Dec 4, 2009

WEEKLY UPDATE: Customized Communications Help in the Works

Summary: Market research is proving that those who benefit most by going Beyond Talk are blog readers with unique brains who can't get their communications advice from just anywhere.

This week, I have some more new changes to announce about the Beyond Talk blog. They’re exciting to me, and I hope they will be to you, too. (And I hope they’ll be even more exciting to your friends and family!)

Erickson Market Research is consulting with KiKi Productions, Inc. (my communications company) to help brand not just KiKi Productions—and not just me—but also this blog. Our audience has emerged, and the demographic may surprise you: The readers who are most helped by this blog are prone to stress and to communication snafus when they’re under stress. (Okay, maybe it doesn’t surprise you that much.)

The human brain is amazingly complex, and new studies and findings emerge almost daily about this new biological frontier. The differences in our brains, from individual to individual, vary more widely than we ever before realized. Some of us—those with chemical imbalances due to mental illness, Attention Deficit Disorder, autism and other developmental disorders, as well as physical diseases that affect the brain—process all the information we encounter in the world on a daily basis quite differently than our fellow humans with so-called “neuro-typical” brains. Communications information that’s generated for mass appeal is not as helpful to people in this sub-set of society.

KiKi Productions, Inc., and Beyond Talk will soon begin specializing in communications coaching at all levels for these special-circumstances clients.

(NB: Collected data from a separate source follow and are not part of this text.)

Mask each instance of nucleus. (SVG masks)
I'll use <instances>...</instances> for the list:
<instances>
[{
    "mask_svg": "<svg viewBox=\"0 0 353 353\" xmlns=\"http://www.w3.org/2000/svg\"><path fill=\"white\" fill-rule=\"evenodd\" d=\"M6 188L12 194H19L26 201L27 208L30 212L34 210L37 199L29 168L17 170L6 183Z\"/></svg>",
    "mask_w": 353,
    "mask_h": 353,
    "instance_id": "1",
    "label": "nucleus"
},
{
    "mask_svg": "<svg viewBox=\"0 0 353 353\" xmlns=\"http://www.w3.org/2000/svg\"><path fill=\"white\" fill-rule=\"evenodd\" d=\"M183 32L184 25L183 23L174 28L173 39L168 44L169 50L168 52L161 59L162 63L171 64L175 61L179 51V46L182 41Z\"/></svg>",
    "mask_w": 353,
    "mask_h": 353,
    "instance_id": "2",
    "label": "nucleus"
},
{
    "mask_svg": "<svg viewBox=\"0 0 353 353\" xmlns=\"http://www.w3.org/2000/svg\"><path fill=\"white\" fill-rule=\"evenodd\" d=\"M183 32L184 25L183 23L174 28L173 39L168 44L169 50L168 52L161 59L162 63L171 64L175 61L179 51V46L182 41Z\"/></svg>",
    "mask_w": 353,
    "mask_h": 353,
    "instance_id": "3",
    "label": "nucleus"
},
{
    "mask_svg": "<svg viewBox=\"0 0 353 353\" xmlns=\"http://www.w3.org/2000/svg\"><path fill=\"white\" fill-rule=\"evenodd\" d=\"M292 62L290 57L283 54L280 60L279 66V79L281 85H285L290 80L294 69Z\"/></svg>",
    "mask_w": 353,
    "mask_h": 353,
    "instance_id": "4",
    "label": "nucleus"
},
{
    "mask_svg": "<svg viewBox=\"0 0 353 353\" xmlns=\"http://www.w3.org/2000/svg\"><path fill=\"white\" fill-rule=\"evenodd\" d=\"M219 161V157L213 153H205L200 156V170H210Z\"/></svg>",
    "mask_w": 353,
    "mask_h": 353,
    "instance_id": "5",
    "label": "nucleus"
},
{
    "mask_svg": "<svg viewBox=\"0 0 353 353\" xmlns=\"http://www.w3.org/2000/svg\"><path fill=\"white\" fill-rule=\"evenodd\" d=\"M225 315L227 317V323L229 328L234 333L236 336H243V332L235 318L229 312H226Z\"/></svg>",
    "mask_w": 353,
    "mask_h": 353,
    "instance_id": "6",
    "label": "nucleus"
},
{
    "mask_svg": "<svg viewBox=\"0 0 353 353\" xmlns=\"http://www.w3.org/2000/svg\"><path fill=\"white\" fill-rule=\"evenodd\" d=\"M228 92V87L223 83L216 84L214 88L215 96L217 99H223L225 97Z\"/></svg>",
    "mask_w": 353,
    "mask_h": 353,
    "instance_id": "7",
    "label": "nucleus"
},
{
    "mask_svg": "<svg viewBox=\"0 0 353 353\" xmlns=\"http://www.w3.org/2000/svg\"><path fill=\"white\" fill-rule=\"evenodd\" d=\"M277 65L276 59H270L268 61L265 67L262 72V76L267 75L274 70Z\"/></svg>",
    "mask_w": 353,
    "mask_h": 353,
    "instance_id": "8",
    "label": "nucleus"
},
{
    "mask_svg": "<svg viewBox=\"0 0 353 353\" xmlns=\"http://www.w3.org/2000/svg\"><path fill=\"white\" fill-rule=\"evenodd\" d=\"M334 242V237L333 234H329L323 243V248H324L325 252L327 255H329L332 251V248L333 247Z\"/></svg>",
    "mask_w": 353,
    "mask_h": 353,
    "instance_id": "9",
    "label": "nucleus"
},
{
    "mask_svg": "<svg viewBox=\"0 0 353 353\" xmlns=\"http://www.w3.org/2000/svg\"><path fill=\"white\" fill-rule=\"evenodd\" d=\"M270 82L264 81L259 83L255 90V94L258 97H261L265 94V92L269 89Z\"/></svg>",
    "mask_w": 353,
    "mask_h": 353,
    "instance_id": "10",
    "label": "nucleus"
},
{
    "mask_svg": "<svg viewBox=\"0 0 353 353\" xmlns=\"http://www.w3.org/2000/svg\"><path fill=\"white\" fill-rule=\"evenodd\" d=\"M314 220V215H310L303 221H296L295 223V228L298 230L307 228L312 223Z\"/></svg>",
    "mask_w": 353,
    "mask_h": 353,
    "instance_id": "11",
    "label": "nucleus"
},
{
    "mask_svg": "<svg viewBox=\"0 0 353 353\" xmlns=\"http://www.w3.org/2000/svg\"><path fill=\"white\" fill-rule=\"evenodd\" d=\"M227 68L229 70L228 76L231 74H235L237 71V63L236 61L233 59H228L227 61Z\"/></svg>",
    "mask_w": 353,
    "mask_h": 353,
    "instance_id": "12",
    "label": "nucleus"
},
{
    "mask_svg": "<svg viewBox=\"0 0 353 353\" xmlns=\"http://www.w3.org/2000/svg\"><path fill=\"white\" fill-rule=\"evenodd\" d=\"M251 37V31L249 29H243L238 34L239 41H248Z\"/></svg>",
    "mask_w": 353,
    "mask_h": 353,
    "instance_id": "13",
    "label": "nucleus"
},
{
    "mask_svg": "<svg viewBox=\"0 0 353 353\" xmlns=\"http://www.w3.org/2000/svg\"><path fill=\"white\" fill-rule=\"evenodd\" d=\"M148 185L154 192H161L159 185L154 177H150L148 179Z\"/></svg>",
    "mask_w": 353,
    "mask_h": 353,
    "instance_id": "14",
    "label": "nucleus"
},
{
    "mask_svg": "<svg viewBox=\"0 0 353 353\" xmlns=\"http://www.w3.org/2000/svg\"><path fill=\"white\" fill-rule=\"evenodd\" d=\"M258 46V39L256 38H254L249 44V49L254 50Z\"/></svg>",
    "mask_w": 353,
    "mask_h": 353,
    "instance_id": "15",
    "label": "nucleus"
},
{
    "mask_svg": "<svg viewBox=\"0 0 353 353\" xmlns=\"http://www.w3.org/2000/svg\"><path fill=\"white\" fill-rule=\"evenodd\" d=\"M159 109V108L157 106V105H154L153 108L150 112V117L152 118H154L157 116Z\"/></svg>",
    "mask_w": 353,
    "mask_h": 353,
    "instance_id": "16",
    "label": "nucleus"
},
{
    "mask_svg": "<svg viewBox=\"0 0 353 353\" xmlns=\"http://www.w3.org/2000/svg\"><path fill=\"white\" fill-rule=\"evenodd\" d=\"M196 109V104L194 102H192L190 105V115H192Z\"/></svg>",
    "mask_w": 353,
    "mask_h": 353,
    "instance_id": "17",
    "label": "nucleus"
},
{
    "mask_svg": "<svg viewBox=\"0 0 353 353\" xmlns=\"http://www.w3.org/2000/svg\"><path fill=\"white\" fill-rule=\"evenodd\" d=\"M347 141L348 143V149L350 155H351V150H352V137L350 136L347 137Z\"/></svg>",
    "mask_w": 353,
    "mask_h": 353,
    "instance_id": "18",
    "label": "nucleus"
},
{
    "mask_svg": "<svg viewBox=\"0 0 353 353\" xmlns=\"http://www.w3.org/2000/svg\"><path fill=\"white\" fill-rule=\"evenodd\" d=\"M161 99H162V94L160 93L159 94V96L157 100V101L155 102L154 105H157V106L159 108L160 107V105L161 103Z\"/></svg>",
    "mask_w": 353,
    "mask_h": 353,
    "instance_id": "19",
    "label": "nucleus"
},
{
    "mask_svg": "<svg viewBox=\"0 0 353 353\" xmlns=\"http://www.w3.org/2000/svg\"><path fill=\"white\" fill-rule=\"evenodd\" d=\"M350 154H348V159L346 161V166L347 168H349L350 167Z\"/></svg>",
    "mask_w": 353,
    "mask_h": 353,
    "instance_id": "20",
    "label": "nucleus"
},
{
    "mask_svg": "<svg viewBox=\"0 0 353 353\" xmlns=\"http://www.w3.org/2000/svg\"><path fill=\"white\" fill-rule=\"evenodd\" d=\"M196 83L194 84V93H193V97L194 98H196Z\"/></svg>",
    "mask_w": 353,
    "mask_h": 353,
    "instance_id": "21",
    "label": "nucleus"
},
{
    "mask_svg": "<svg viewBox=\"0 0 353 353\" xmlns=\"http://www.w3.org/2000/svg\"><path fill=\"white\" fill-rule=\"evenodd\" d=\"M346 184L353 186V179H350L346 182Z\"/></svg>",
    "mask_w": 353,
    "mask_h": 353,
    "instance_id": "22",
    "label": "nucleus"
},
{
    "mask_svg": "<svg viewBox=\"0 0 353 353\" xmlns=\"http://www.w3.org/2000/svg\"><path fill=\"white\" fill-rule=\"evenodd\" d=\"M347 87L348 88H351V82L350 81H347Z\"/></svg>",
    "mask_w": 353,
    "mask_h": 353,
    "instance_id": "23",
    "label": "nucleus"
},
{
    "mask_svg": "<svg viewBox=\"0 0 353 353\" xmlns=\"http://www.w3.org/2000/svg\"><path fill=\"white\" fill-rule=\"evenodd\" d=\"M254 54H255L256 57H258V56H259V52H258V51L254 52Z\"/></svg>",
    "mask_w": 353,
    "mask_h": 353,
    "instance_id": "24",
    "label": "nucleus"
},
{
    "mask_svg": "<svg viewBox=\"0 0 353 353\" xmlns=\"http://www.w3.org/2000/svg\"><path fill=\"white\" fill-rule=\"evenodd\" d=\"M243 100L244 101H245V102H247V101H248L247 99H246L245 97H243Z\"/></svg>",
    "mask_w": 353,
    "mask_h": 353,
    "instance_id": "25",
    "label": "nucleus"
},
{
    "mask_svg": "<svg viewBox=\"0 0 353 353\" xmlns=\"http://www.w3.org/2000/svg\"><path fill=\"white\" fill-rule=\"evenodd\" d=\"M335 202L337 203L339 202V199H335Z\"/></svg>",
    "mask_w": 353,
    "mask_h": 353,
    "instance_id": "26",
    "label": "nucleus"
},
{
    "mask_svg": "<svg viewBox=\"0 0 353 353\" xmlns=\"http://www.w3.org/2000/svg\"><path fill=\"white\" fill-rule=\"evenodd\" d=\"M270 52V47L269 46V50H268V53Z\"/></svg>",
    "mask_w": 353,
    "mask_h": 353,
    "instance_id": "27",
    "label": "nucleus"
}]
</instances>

The good news is that parents fall into this specialized category—even if they have normal brains. (Read this 2007 article on how pregnancy affects the brains of both expectant mothers and dads-to-be.) If you have children, I don't have to tell you about the shifts in perspective you've undergone since you first heard the news you were going to be a parent, nor about the day-to-day stress you encounter that's specific to parenting a child who's your own child's age (for example, parents of babies and toddlers often undergo a sudden panic or a temporary amnesia of how to speak to other adults).